J’ai ma tête des mauvais jours, victime d’une nuit pitoyable. J’ai rêvé qu’ils étaient tous à poil pour protester contre une pseudo maltraitance, une grève des mannequins, en temps de crise, ce n’est pas si dingue !
J’ai enfilé mon peignoir, 100% soie, blanc. Roméo s’étire, le poil 100% angora, blanc, légèrement embrouillé. Il quémande les faveurs de son maître d’un ronronnement régulier. J’appelle Matteo. “Ciao Matteo, c’est Maurizio. J’ai besoin d’un massage. Tout de suite.” Paris s’agite déjà, j’allume une cigarette et hume l’air pollué d’une avenue chic de la Capitale, embouteillée. Le téléphone sonne, “Patrizia, ciao Bella, tu verrais ma tête. Je fais peur. Il me faut des vacances, je vais prendre une coach. Prêt ? Jamais ! Ma oui, tu me connais. J’attends la critique, Lô ci, Lô ça… Ciao Bellissima. Un bacio.”
20 minutes de massage, Pavarotti s’exclame et Matteo s’acharne à me détendre. En vain. J’enfile ma tenue des grands jours. Veste de smoking impeccable, jeans et lunettes noires. A man in Black assailli par son blackberry. Les vrais et les faux amis, les opportunistes, les indispensables, compétents et incompétents, toujours intéressés. La liste des invités d’un défilé de haute couture, c’est de la physique quantique, une vraie prise de tête! On compose en redoutant l’omission, accablé par les quémandeurs du 1er rang. “Ma voyons Freya? C’est la beauté qui perturbe et fait agiter les plumes ! 1er rang, basta!”
Je prends place à l’arrière d’une berline. On me conduit à quelques mètres, dans l’antre royal où je présente ma collection. Je succombe à la tentation d’une coupe de champagne, grisante, et regarde amusé les looks barbares de la gente parisienne. La voiture freine plus que soudainement. Je renverse mon champagne… Laisser sécher. “Ma Vincenzo, tu es fou de piler comme ça. Ce petit con n’avait qu’à pas être là ! “Rapido”, et bien pas assez… On se prend pour Fangio dans son collant orange, stupido !” J’arrive.
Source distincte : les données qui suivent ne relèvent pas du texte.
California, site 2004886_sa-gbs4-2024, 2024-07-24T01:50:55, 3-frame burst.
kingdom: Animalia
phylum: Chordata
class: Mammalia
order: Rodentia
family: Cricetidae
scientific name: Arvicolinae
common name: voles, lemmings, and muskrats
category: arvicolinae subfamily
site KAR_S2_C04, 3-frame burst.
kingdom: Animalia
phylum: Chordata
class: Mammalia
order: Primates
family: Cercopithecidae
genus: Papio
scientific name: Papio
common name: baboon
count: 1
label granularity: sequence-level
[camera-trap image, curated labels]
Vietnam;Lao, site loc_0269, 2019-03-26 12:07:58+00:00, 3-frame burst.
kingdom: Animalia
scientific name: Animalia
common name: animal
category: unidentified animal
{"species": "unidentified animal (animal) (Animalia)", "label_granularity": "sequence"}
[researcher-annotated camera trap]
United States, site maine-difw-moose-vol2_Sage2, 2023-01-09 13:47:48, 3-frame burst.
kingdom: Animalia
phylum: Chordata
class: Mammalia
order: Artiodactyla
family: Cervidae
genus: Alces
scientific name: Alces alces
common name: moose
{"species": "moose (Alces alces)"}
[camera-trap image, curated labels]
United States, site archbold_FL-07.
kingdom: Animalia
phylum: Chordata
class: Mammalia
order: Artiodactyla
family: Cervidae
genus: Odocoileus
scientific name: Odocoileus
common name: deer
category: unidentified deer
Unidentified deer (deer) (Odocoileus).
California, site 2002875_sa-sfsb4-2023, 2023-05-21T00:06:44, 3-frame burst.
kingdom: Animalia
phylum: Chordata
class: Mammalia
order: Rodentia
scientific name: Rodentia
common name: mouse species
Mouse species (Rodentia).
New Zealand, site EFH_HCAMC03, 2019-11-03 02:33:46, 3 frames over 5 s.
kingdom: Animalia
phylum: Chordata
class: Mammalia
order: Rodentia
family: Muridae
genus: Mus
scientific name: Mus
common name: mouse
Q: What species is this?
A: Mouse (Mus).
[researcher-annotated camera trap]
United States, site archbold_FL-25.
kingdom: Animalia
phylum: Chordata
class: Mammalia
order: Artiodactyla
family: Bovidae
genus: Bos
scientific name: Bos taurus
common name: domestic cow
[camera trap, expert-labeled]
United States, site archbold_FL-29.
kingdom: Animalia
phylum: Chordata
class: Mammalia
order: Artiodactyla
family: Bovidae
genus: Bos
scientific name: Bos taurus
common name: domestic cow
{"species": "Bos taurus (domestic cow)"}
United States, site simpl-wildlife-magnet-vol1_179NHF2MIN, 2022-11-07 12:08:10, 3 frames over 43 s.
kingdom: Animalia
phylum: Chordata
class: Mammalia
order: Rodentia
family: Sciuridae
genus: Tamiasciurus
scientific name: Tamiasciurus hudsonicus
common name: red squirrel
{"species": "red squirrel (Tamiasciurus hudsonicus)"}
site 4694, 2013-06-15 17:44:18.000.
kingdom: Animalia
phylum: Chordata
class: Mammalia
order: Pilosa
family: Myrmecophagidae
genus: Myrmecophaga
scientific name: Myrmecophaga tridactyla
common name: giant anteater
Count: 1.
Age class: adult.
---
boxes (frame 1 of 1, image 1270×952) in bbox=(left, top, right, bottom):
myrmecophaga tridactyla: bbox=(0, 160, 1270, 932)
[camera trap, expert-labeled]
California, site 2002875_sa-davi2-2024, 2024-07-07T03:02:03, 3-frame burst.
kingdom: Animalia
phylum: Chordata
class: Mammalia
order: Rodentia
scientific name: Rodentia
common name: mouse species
Pas le temps de poser les deux pieds au sol, le visage déconfit de cette jeune assistante ne présage rien de bon. Les yeux rougis prêts à quitter leurs orbites, elle distille quelques mots avec la plus grande peine. “MMMManananque un mannequin…” C’est moi qui manque cruellement d’oxygène, happé par une vague de pessimisme que j’avais enfouie au plus profond de moi. Défaillance passagère, invisible à l’oeil nu, je garde mon calme, olympien. Rien ne transparaît, gestuelle gracieuse, voix placée audible sans jamais être criarde, je ne hausse pas le ton. J’inspire, expire et je le vois, planté immobile dans son fuseau orange du plus mauvais goût. Fangio en personne. Cet as du guidon va pouvoir racheter sa conduite : “Combien mesurez-vous ?” Allons pas de chichi. “S’il vous plait, enfilez ce costume et mettez-vous dans la queue. Il faut suggérer un déhanché nonchalant sans en faire trop. On regarde droit devant. Pose face aux photographes, et on repart, avez-vous bien compris ?” Le pari est risqué mais l’audace est une vertu qui m’honore. Et puis le mâle a le physique, pas farouche, je suis sauvé.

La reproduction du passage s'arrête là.